▶ What is being asked: Count the lines in the records below that contain the string "face", matching case exactly, and reply with the number alone.

▶ Listed records:

....

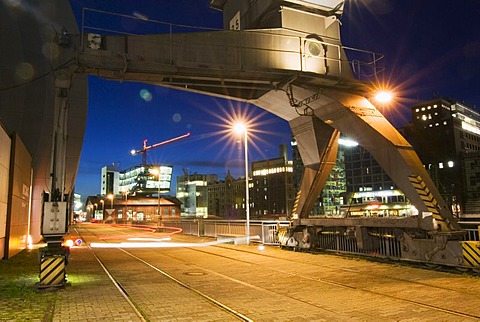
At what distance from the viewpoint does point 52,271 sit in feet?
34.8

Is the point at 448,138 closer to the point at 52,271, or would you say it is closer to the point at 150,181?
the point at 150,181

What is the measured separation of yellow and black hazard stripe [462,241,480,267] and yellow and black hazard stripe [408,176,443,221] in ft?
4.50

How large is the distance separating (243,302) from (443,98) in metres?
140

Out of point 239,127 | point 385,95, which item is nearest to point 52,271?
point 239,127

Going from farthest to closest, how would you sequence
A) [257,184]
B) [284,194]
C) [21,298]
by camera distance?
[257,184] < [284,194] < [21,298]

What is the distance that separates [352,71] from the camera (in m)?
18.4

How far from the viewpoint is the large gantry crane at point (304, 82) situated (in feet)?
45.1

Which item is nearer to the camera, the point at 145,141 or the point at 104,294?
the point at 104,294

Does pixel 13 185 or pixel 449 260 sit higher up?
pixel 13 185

....

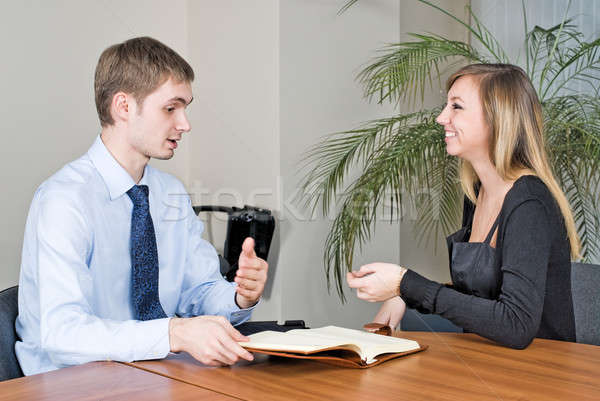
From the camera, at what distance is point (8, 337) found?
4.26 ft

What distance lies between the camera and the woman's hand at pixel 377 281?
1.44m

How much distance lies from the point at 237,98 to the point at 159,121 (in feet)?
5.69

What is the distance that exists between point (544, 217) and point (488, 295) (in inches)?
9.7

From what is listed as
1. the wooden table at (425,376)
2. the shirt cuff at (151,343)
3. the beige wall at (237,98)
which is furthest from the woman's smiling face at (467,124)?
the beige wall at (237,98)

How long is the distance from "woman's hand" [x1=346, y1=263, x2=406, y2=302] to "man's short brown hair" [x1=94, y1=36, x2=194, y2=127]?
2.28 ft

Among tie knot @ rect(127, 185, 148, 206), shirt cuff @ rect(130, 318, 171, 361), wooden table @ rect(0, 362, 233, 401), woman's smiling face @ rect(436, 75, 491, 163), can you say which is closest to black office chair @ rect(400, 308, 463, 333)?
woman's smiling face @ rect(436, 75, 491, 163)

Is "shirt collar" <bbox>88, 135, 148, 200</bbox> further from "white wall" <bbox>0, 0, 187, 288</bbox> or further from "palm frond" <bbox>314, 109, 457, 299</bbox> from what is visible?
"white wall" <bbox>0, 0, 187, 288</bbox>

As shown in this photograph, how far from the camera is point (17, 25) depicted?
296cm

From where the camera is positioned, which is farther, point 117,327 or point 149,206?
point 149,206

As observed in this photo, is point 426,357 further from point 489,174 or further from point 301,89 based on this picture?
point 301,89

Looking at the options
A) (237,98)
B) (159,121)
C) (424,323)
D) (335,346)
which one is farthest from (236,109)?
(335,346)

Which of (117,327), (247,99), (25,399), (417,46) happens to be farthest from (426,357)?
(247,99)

....

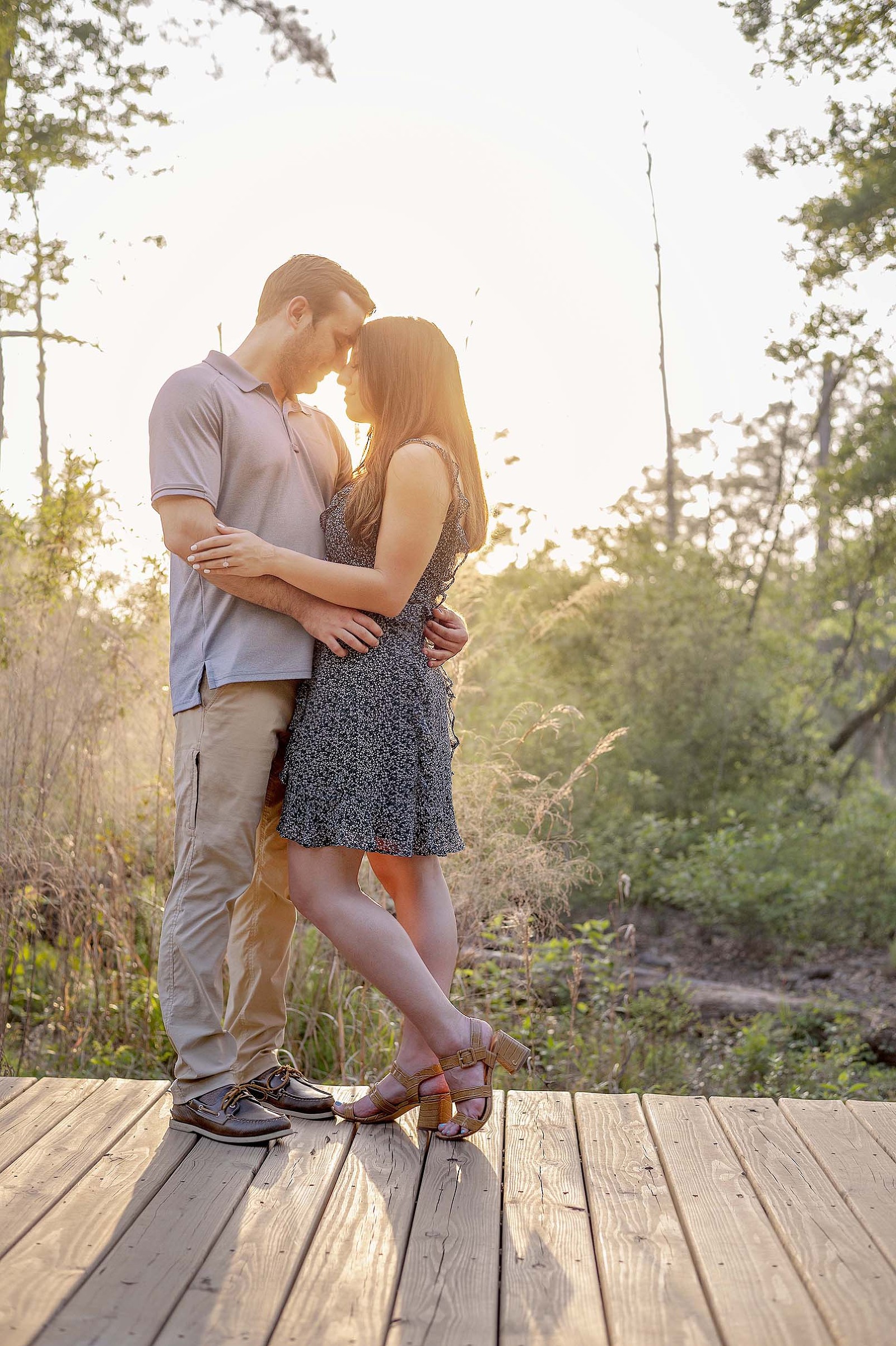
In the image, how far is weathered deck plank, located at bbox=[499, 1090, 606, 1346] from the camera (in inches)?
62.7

....

▶ Task result: 3